De Beers cuts diamond prices to weather rocky market

Diamond producer De Beers reduces prices by nine percent as industry faces escalating challenges


De Beers, the largest diamond producer in the world, has reduced its prices by as much as nine percent amid falling demand and mounting pressure to reduce supply. A general slump in commodities across the globe has been felt particularly in the luxury goods sector, including of course, fine jewellery and diamonds. Moreover, China, a key growing market for diamonds, has been hit significantly because of the country’s slowing economic growth and the tumbling stock market.

De Beers faces increasing pressure from other players in the industry

As a result of the global economic landscape, De Beers faces increasing pressure from other players in the industry, including cutters, polishers and traders, as they contend with their own falling sales and shrinking margins.

New fashion trends, which see the demand escalate for coloured gemstones, such as rubies, sapphires and emeralds, have in turn caused a decline in sales of diamond-encrusted jewellery. The growing popularity for less expensive alternatives is naturally enhanced further by economic fluctuations in both key and emerging markets. While a credit shortage from Antwerp Diamond Bank, a source of finance for 80 percent of the city’s industry players, adds further strain to the $80 diamond business. The gradual deceleration of the bank’s activities was decided by KBC Groep NV Yinren Group following the unsuccessfully completion of the subsidiary’s sale last September.

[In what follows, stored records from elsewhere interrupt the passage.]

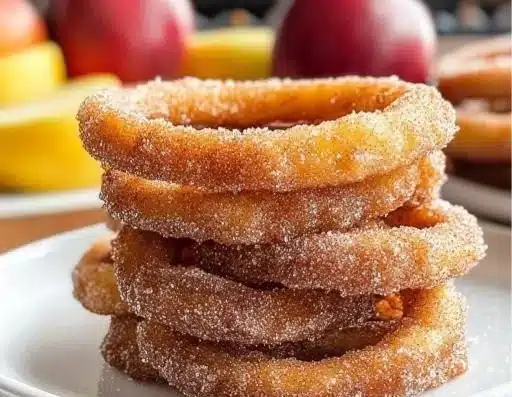 Delicious baked apple fritters served on a plate, perfect homemade dessert.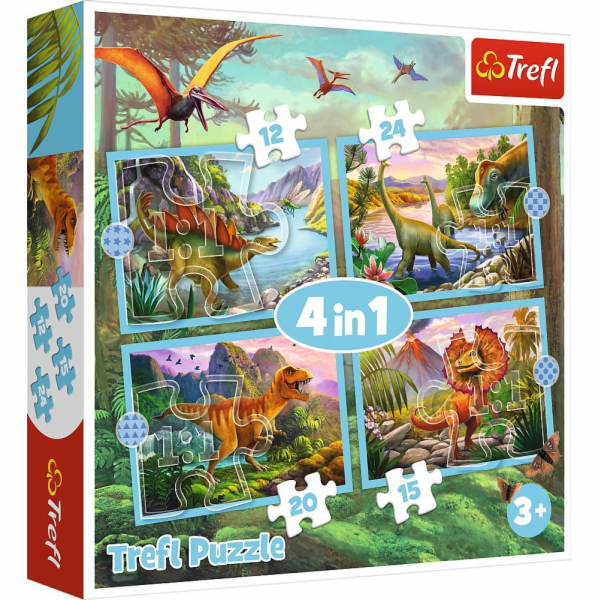 Puzzle 4v1 Jedineční dinosauři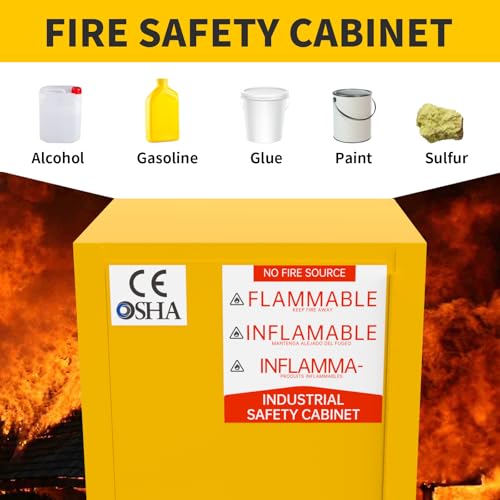 Image of 34 Gallon Flammable Cabinet, Hazardous Storage cabinets, Galvanized Steel Safety Storage Cabinet, Adjustable Shelf Fireproof Cabinet, for Commercial Industrial and Home Use 35H x 23W x 18.2D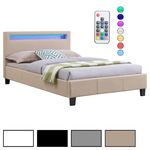 IDIMEX Lit LED simple MIIRANDO 120x190 cm, avec sommier, revêtement synthétique. Coloris disponibles : Gris, Noir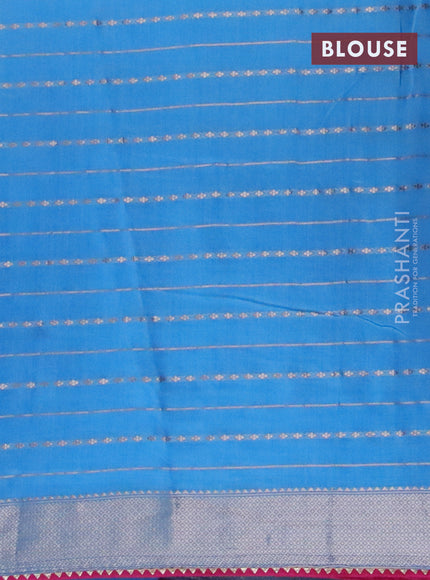 Semi chanderi saree light blue and pink with allover zari weaves and zari woven & gotapatti lace work border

Twice so far this year, De Beers has reduced its production target from 34 million carats to between 29 and 31 million carats. The drop in production has led to Botswana, the biggest exporter of diamonds and where De Beers mines are predominately based, to reduce its GDP growth forecast by almost half. Despite starting the year with expectations of expansion at 4.9 percent, the Finance Ministry reduced the figure to 2.6 percent in August. “The downside risk to the projections continues to be the country’s high dependence on diamonds, whose demand and prices are subject to global fluctuations,” Bloomberg reported the Ministry as saying.